• Provided text:
-- Opening Marker --

And after that opener, Simons was in his stride, shaping mink and astrakhan into tailored dresses—a few times in electric blue— and topping one ball skirt with a transparent stocking knit top in matching hot mimosa. Extra thick clusters of beading on peplums and skirts had an eerie living shimmer to them, and there was something delicate, but a bit wild, about the evening dresses with skirts circled in pale feather stripes. “Mr. Dior was a supreme architect of pattern,” says Simons. “He could construct something perfect, and yet he would often throw in a gesture on purpose to break that perfection. He would make what he did human for the wearer. You could tell he loved women in that way.” Obviously, Simons concurs.
Giant Swarovski crystals outlining the curves on an hourglass stocking dress illustrated Alexis Mabille’s muse this season, a jewel-like woman who flits like a firefly from bias-cut silk velvet to curvy mixtures of stretch sequins, transparent tulle, and arabesque embroidery. This was all very frothy and light; fairy clothes which look as though they were put together in the blink of an eye.

-- Closing Marker --

• Data for review:
-- Opening Marker --

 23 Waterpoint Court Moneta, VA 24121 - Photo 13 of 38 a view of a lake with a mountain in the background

-- Closing Marker --
-- Opening Marker --

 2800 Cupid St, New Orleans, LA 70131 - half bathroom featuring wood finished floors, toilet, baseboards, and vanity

-- Closing Marker --

• Exercises to complete:
(A) Reproduce the stretch of the fashion review from "Giant Swarovski crystals" through "blink of an eye.".
(B) Answer these questions using the fashion review:
(i) What did Simons top one ball skirt with?
(ii) What outlined the curves on the hourglass stocking dress shown by Alexis Mabille?
(iii) In what color were a few of Simons's tailored dresses made?
(C) Extend the fashion review, picking up after its final sentence.

• Exercise results:
(A)
Giant Swarovski crystals outlining the curves on an hourglass stocking dress illustrated Alexis Mabille’s muse this season, a jewel-like woman who flits like a firefly from bias-cut silk velvet to curvy mixtures of stretch sequins, transparent tulle, and arabesque embroidery. This was all very frothy and light; fairy clothes which look as though they were put together in the blink of an eye.

(B)
(i) A transparent stocking knit top in matching hot mimosa
(ii) Giant Swarovski crystals
(iii) Electric blue

(C)
Bouchra Jarrar is a master of lean, linear elegance immersed in daytime clothes, which means she really has clients. This season, she dropped her signature fine-line piping and striped fabric and color mixtures for a fusion of bias draping and trench detailing. Jarrar took trench collars, belts, yokes, and epaulettes and eased them into bias, feminine shapes for a coat/dress mix of tailoring and flare. She finally ended up with a true trench—in classic beige, but with a cinched waist and full skirt that was all girl. After that, Jarrar kept her bias draping in check with the addition of black patent belts.
Atelier Versace returned to the runway and the Ritz this season with a couture collection inspired by “deconstruction and reconstruction,” in this case involving jagged patches of silicone, pearl, and crystal mesh, lashed together with embroidery. Red cued shiny strips and prints taken from tarot cards formed hourglass cage-like bustiers with frothy tulle skirts in celestial pastels. And it was all sweetness and light up until the final number worn by Donatella Versace herself: a shiny black cage tube, more super-vixen than airy-fairy and the strongest piece in the show.